Exploring the influence of Cu(II), Fe(III), Sn(II), and Ni(II) complexes of captopril drug for improved antihypertensive activity: A DFT, molecular docking, and MD simulation study

Captopril (CAP), one of the common angiotensin-converting enzyme (ACE) inhibitors, is disadvantaged by its oxidative instability and changing bioavailability. To improve its pharmacological performance, complexes of CAP with Cu(II), Ni(II), Fe(III), and Sn(II) were synthesized and investigated by element analysis, spectroscopic, and thermal analyses, which confirmed bidentate coordination of thiol sulfur and carbonyl oxygen atoms of thiol groups of the drug molecule.
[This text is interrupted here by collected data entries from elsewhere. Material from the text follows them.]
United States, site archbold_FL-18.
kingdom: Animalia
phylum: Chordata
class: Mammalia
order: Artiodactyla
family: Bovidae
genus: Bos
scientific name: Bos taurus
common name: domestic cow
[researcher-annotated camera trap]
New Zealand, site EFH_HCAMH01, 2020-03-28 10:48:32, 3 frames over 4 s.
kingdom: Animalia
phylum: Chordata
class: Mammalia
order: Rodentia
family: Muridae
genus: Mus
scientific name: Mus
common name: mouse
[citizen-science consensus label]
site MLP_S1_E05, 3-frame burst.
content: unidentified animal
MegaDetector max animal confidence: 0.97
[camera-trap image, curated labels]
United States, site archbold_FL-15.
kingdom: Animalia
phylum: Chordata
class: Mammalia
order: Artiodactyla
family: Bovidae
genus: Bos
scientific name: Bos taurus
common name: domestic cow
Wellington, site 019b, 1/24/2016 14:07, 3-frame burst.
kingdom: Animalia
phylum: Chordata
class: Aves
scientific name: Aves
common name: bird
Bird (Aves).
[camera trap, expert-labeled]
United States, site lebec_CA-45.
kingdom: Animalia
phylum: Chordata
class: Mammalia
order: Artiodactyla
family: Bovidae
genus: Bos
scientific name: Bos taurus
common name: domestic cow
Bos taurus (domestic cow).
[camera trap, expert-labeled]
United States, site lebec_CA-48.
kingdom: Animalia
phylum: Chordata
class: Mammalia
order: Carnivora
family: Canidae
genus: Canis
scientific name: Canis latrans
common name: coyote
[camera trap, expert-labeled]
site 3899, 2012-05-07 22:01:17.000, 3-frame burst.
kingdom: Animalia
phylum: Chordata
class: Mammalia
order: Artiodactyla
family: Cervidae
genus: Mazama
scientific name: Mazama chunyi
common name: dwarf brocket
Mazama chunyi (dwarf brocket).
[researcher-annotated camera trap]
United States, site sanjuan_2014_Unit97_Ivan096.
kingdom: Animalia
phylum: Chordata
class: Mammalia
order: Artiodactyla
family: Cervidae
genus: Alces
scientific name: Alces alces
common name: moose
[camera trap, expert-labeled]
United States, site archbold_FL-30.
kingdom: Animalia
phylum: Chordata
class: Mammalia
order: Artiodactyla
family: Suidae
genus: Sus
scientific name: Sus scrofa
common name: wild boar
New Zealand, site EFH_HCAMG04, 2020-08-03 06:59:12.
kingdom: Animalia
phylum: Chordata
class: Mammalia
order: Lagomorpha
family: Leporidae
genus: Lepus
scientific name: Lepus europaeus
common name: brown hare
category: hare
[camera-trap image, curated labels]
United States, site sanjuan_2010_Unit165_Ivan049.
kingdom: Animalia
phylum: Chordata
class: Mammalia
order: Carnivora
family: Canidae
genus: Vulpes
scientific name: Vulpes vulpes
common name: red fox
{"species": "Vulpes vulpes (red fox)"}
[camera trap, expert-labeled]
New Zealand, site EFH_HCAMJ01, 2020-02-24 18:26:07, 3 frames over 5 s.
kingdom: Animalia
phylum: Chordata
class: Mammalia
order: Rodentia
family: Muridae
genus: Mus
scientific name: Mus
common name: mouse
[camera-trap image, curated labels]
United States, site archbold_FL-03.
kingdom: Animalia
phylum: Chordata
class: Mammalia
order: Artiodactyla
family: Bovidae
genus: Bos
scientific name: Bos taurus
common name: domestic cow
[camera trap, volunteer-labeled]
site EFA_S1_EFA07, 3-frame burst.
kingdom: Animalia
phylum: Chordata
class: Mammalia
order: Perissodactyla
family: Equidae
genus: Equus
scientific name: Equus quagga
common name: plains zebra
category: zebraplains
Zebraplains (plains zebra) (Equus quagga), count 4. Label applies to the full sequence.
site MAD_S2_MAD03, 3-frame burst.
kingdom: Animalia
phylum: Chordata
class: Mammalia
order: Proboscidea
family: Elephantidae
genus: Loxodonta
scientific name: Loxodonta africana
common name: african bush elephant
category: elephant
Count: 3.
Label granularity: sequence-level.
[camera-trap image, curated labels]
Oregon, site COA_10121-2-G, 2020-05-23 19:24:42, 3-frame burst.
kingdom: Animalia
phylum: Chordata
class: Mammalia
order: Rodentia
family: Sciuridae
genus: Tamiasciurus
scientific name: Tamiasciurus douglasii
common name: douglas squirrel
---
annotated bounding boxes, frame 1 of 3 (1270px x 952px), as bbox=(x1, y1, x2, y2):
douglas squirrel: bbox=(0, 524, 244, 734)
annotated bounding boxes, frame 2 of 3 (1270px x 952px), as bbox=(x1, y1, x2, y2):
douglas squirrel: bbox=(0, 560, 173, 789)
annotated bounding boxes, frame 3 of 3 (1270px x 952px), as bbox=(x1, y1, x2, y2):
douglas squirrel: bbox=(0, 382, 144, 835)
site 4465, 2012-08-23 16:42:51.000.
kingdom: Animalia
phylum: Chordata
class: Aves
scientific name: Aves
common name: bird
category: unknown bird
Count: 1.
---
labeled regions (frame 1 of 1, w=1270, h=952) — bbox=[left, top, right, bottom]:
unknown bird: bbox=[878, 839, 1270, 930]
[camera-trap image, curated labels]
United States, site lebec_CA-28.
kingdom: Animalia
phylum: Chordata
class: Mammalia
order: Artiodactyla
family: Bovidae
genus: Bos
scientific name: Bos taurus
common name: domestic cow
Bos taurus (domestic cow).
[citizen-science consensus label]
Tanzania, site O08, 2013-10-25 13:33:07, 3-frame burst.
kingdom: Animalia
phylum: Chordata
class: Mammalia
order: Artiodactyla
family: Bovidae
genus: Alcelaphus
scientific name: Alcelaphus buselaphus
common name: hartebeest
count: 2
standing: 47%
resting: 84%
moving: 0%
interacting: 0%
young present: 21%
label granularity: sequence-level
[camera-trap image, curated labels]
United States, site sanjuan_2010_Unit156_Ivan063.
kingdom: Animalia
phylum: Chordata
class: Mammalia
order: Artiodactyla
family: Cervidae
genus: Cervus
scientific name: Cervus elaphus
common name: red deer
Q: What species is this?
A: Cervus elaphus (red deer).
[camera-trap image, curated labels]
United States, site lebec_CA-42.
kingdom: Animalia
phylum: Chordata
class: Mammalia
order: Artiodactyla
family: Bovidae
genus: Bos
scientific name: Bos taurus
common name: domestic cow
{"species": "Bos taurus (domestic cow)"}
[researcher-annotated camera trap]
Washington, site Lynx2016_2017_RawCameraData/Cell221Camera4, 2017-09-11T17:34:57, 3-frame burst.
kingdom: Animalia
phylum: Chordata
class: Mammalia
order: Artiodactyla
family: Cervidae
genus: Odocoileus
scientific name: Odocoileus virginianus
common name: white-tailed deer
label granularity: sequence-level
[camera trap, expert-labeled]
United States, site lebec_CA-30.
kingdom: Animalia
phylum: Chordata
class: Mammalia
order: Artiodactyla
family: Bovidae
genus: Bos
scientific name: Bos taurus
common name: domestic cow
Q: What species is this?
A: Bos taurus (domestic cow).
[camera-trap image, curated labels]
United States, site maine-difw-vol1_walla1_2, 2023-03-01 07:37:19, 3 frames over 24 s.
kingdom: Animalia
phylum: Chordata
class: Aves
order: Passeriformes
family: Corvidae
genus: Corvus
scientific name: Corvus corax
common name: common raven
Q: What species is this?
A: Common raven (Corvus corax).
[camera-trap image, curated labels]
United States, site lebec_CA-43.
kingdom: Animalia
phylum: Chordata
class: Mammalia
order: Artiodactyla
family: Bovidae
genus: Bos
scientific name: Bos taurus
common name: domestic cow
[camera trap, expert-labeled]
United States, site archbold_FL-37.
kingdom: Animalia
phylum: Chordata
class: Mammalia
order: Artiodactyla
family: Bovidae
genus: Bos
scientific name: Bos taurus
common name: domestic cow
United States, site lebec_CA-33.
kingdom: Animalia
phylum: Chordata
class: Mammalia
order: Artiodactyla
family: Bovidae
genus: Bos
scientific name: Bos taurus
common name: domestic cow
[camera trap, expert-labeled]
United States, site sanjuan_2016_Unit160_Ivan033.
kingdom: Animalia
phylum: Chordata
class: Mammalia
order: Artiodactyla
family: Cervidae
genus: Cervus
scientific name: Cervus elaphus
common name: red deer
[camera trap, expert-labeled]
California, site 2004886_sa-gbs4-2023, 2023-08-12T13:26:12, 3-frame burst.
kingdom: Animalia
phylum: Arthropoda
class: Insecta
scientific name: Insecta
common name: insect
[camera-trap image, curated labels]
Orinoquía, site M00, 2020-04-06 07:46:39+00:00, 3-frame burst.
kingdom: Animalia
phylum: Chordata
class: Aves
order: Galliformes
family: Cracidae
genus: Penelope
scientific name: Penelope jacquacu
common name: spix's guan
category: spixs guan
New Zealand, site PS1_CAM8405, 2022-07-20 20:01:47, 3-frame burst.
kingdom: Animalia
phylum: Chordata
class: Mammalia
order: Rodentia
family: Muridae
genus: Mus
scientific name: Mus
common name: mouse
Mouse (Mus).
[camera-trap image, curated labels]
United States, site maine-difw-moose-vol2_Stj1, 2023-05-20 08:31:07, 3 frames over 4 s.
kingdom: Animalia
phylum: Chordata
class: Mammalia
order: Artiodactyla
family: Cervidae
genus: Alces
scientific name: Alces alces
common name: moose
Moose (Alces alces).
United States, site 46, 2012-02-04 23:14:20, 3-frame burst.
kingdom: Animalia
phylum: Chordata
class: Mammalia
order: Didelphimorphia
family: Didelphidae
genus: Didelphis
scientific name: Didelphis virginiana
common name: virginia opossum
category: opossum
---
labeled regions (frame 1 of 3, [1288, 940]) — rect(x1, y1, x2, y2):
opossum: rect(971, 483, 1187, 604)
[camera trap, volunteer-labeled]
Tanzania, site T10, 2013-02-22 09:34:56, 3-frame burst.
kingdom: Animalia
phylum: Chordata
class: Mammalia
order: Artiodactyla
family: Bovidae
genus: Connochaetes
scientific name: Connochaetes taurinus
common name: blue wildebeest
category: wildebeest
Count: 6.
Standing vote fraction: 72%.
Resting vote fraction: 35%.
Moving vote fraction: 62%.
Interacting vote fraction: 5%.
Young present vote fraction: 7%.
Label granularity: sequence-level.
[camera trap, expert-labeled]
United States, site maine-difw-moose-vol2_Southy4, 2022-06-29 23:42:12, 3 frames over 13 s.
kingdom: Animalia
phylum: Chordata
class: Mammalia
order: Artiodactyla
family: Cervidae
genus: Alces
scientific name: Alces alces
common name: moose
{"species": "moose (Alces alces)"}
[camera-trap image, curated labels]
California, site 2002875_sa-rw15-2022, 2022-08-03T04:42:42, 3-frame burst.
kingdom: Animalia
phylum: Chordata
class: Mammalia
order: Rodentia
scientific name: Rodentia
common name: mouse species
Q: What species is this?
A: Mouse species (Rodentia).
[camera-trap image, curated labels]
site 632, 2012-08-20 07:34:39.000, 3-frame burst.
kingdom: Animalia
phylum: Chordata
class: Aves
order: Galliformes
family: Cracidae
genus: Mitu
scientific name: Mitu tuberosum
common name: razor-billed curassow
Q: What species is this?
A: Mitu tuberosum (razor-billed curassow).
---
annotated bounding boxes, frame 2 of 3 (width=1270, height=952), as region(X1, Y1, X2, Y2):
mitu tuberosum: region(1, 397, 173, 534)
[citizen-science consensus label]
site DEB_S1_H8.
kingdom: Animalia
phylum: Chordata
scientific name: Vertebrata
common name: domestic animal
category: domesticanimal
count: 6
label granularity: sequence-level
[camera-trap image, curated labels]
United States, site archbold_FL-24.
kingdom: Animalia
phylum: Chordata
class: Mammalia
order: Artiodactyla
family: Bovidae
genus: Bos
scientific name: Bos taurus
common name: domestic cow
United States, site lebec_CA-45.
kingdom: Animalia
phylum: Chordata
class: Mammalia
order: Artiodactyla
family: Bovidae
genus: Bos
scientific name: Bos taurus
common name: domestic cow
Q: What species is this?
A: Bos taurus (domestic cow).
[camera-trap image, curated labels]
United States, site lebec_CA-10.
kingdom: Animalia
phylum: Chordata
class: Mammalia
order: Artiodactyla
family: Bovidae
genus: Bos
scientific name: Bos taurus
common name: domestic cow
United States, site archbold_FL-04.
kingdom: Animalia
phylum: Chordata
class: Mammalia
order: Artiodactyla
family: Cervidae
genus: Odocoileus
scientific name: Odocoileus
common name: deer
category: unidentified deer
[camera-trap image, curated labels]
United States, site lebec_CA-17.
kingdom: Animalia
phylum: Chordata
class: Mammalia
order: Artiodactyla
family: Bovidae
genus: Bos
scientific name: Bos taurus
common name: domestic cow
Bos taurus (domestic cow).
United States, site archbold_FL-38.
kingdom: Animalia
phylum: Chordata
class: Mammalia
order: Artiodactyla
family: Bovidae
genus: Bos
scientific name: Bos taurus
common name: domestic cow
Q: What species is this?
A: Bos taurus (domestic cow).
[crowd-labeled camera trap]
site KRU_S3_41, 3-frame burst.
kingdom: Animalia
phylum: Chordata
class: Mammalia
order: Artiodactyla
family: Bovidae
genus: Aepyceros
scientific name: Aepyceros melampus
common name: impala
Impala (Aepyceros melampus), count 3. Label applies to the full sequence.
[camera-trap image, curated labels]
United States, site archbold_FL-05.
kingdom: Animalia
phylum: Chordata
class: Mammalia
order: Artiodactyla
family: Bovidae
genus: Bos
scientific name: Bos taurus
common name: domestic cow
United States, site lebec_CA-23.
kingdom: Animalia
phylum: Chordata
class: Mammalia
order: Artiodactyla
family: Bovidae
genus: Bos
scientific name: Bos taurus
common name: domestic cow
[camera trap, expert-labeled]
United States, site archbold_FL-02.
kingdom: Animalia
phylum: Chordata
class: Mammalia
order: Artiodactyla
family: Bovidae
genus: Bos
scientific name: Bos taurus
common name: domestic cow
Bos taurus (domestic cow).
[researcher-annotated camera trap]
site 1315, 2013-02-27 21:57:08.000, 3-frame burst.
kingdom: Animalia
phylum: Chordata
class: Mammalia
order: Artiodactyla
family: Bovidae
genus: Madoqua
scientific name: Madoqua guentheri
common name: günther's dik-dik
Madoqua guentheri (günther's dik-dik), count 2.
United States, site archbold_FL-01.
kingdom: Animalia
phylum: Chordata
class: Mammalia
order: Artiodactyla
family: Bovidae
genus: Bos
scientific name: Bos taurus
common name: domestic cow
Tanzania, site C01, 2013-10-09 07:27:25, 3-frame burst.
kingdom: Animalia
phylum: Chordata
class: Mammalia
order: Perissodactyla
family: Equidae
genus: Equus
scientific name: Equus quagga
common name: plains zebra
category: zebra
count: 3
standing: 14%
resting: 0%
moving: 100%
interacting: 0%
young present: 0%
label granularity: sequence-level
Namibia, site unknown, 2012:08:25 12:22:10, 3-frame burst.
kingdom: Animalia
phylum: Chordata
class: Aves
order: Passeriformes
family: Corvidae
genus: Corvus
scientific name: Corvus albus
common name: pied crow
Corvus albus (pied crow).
Density functional theory (DFT) and molecular docking studies indicated that the coordination of metal significantly changed electronic properties, as well as binding affinities of the drug molecule. Out of those analyzed complexes, Cu(II)CAP possessed the minimum highest occupied molecular orbital (HOMO) - lowest unoccupied molecular orbital (LUMO) gap value (3.25 eV) and the highest ACE binding energy (-10.6 kcal/mol). Moreover, molecular dynamics studies verified its structural integrity, increased hydrogen bonding, and a more rigid protein–ligand structure compared to native CAP. These outcomes suggest that coordination of Cu(II) improves both physicochemical and biological properties of CAP, indicating a potential route for designing better ACE inhibitors.